Click [slideshow] to begin presentation.



Research Computing Infrastructure

Simon Hood

Project Manager & Technical Lead Computational Shared Facility
Infra Ops, IT Services



Research Computing

What do I mean by research computing?

  • HPC! (parallel)
    • Also: HTC, HPV, high-mem, huge IO...
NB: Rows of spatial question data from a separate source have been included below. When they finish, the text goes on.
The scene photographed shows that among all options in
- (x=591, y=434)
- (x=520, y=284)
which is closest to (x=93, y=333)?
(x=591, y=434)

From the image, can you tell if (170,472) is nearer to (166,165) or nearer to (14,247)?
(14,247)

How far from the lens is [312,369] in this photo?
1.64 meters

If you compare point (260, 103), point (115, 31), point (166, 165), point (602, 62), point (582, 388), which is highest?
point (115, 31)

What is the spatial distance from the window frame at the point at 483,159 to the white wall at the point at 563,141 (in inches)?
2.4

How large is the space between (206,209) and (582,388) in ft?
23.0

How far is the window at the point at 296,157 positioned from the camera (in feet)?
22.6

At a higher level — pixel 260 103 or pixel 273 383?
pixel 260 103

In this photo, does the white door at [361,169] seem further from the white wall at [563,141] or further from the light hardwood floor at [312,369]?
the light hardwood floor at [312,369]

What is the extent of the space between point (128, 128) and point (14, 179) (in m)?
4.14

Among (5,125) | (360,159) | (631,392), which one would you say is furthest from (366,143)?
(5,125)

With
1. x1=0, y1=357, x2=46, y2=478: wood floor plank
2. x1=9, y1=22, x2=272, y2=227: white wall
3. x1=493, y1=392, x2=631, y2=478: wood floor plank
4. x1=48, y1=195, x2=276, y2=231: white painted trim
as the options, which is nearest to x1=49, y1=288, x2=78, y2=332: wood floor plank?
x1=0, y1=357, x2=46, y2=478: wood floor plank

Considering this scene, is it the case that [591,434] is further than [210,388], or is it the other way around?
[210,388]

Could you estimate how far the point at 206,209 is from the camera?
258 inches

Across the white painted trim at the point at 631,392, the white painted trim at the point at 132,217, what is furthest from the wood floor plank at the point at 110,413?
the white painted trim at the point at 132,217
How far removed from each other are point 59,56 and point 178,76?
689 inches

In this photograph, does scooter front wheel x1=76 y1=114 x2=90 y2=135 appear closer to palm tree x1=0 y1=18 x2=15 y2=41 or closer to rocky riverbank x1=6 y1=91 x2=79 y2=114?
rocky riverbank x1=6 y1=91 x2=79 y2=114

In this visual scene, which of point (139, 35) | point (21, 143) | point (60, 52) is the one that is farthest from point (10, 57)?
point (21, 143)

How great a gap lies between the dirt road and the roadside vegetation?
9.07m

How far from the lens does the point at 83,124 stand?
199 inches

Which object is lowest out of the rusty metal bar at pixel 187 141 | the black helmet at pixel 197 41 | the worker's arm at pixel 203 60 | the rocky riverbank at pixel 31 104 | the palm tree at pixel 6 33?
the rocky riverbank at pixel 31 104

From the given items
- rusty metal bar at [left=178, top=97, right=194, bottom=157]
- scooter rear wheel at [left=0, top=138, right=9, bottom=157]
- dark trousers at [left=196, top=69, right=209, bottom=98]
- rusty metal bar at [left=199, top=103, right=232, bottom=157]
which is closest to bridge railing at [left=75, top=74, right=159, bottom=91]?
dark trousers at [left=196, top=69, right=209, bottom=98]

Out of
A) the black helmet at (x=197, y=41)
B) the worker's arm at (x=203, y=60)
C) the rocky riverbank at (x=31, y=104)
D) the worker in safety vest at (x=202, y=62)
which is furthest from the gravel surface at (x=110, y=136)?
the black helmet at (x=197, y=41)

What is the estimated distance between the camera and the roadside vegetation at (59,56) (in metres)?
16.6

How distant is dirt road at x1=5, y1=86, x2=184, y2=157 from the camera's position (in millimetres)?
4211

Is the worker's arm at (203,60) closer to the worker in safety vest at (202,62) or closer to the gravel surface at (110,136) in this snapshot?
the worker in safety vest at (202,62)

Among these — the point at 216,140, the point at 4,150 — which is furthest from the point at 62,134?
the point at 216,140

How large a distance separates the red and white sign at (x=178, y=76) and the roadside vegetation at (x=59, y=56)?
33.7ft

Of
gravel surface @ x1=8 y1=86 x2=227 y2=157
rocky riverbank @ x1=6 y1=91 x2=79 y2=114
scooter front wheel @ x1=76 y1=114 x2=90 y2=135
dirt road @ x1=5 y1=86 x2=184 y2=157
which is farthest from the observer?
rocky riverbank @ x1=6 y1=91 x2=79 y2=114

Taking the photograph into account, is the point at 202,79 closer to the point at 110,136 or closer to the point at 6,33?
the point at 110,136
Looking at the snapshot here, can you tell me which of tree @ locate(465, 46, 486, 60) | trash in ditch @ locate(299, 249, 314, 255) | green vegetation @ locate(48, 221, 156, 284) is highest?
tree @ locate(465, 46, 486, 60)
Background: Uni Research Computing Strategy

Some context. . .


Recent Past Uni. HPC

Meagre HPC facilities:
  • At "merger" (2004): Cosmos, Eric and Bezier (totalling ~80 cores).
  • CSAR machines — national, not local, service.
  • Horace (2006 – 2010) — leased by RCS (~200 cores).
Research Computing Strategy
  • ???



Summer 2008, Development One

Ad hoc contribution machine:

  • Started by RCS with 14k left in a budget (spend it or lose it)
    • Three servers, a switch and a rack
  • No official backing
  • Two and a half years:
    • hand-to-mouth existence
    • 300k(?)
    • ~800 cores (MACE, Economics, SEAS, EEE, MBS, Chemistry)


Manchester Informatics

Summer 2008, Development Two

  • Home Page:
  • A computational research community
  • Chris Taylor (Associate Vice President for Research, UoM)
    • Mike Sutcliffe (HoD CEAS)
    • Carmel Dickenson (Programme Manager)

  • Occasional whitepaper-related meetings since June 2008

Whitepaper published in latter part of 2009. . .
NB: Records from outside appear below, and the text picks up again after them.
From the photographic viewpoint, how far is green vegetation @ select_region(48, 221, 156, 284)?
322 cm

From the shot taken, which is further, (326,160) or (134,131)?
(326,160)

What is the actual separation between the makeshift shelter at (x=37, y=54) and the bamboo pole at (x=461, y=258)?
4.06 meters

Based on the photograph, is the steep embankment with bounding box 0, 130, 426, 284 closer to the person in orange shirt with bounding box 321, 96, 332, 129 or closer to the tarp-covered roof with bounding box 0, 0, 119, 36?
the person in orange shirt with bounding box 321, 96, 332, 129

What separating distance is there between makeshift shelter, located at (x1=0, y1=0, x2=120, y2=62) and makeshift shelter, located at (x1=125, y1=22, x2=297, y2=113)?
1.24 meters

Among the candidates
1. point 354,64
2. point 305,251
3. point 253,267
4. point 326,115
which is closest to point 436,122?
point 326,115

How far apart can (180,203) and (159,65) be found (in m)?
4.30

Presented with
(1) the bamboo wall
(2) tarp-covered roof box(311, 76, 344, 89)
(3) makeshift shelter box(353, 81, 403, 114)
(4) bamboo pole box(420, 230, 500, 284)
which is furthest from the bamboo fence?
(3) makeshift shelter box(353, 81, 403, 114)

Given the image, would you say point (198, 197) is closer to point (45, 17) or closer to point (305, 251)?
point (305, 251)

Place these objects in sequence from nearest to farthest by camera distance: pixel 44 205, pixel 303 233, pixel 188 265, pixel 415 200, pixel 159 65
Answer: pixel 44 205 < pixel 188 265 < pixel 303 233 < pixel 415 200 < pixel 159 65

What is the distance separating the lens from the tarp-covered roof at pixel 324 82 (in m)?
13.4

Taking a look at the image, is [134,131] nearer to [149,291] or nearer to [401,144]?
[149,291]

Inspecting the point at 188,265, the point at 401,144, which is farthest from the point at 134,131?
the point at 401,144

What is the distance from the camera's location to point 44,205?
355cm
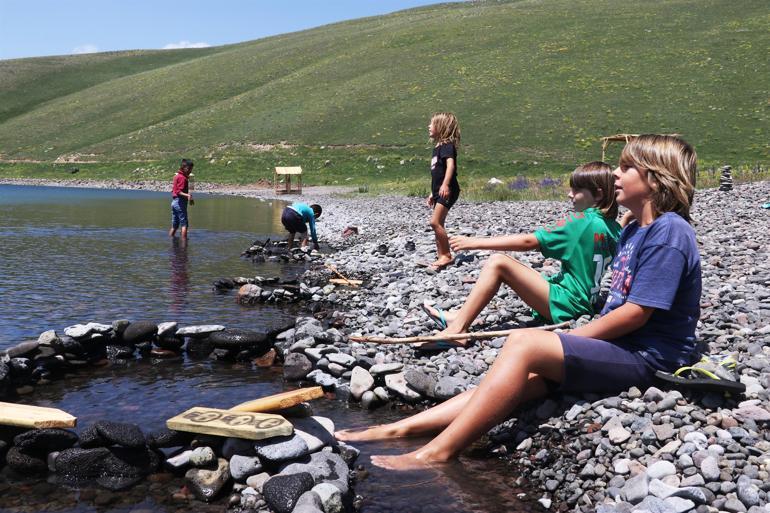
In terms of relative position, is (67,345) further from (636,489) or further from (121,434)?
(636,489)

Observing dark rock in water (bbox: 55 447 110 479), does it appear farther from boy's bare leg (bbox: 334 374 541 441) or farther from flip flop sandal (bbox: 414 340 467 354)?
flip flop sandal (bbox: 414 340 467 354)

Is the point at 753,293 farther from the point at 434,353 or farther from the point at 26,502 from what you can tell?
the point at 26,502

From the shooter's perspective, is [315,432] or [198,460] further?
[315,432]

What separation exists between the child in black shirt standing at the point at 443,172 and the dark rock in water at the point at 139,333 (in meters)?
5.13

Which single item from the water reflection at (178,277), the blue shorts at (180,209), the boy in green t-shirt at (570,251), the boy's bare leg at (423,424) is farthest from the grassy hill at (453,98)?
the boy's bare leg at (423,424)

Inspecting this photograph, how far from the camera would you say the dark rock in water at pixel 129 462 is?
5.86m

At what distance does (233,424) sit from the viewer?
225 inches

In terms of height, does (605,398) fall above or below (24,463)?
above

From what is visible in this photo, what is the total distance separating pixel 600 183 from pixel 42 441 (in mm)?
5937

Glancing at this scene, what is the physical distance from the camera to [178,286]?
14320 mm

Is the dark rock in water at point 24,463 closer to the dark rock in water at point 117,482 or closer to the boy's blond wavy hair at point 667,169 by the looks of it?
the dark rock in water at point 117,482

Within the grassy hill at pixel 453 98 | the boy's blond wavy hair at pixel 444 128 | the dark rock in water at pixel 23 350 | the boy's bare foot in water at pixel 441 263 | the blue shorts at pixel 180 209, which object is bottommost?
the dark rock in water at pixel 23 350

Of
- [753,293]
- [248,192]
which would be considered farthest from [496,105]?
[753,293]

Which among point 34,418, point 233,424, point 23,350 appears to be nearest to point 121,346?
point 23,350
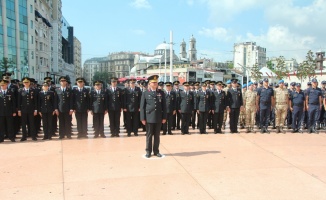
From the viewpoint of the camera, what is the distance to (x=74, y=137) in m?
8.35

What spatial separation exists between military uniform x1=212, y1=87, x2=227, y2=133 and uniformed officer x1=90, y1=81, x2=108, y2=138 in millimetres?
3352

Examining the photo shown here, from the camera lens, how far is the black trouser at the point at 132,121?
871 cm

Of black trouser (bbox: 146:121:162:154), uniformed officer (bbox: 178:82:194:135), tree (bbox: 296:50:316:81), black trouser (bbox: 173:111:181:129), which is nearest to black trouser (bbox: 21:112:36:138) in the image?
black trouser (bbox: 146:121:162:154)

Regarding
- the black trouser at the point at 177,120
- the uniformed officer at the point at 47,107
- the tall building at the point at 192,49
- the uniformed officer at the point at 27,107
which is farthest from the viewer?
the tall building at the point at 192,49

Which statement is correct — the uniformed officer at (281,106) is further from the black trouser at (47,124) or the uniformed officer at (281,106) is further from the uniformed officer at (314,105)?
the black trouser at (47,124)

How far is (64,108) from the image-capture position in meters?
8.12

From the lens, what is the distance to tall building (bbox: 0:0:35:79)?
36469 millimetres

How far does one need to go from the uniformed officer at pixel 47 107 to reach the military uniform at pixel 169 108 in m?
3.20

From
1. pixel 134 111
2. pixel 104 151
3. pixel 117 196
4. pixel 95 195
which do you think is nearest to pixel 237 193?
pixel 117 196

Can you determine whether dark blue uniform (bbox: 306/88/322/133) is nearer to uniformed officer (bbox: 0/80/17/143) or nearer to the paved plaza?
the paved plaza

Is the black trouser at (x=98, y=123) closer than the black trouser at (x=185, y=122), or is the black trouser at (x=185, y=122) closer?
the black trouser at (x=98, y=123)

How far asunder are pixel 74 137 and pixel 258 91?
5863 mm

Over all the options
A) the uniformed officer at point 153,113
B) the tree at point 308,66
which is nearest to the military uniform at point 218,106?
the uniformed officer at point 153,113

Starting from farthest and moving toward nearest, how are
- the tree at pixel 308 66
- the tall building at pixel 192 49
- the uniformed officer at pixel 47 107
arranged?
1. the tall building at pixel 192 49
2. the tree at pixel 308 66
3. the uniformed officer at pixel 47 107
Mi W/paper 1/2: Comp. Res. Themes

Mi: A Computational Research Umbrella

  • Mi provides research computing strategy and governance
  • Themes:
    • Nuclear power, earth systems, aerospace
    • Finance and economics, health and lifescience


Mi W/paper 2/2: Comp Shared-Fac

Funding Model — IT Services-Run Comp. Shared-Fac.
  • One-off capital secured from centre: 90k
    • Cluster infra. (head nodes, storage, network h/w. . .)
  • All compute nodes must be paid for by research groups
    • With "tax" to contribute to future infrastructure
  • No contribution, no use!
From Many to One
  • Academics encouraged to buy in to central facility
    • strongly discouraged from buying own (small) clusters

Campus (Research Computing) Cloud Project

This is Phase One of the Campus Cloud project. . .


The Present

The Present — Summary

What do we have?

  • Adoption of the Redqueen model.
  • 90k sounds small. . .
  • . . .but, for the first time(?), both
    • University political backing from the top
    • and University central IT support (esp. for dedicated network).
  • Much more than a replacement for Horace.
  • I'm optimistic!


New System 1/2

  • Reynolds House
  • 68TB parallel, high-perf scratch (Lustre)
  • 240 cores at 4GB/core; 48 cores at 8GB/core
  • 96 cores awaiting installation
Software and Users:
  • Apps installed
  • Testing by users underway
  • Awaiting registration system. . .

. . .continued. . .


New System 2/2

Much more on its way. . .
  • 512 cores on order:
    • 125k from Colin Bailey/Peter Stansby for Modelling and Simulation Centre
  • More coming:
    • MHS: 48 cores; FLS: 48 cores; Maths: 96(?) cores
    • Dell(!): 96 cores with two Nvidia M2070 cards
  • All customers want Linux;
  • possible virtual support of legacy OS.


Tight Integration

Phase 1.5: Tightly-Integrate Clusters on Campus

Dedicated 10Gb Networks
  • Merge private cluster networks
  • Share filesystems — easy to implement (with reqd h/w), huge productivity increase for users
  • One "collective" instance of workload manager, Grid Engine ("SGE")
What? Redqueen and New System (and RQ2)
  • First, new system and RQ2 (both in Reynolds House)
  • Secondly, Redqueen (Kilburn)
    • dedicated 10Gb link between Reynolds and Kilburn
  • Total ~2000 cores


Phase Two: Cloud

The Cloud. . .


"Centralised, shared facility fits well with cloud computing model."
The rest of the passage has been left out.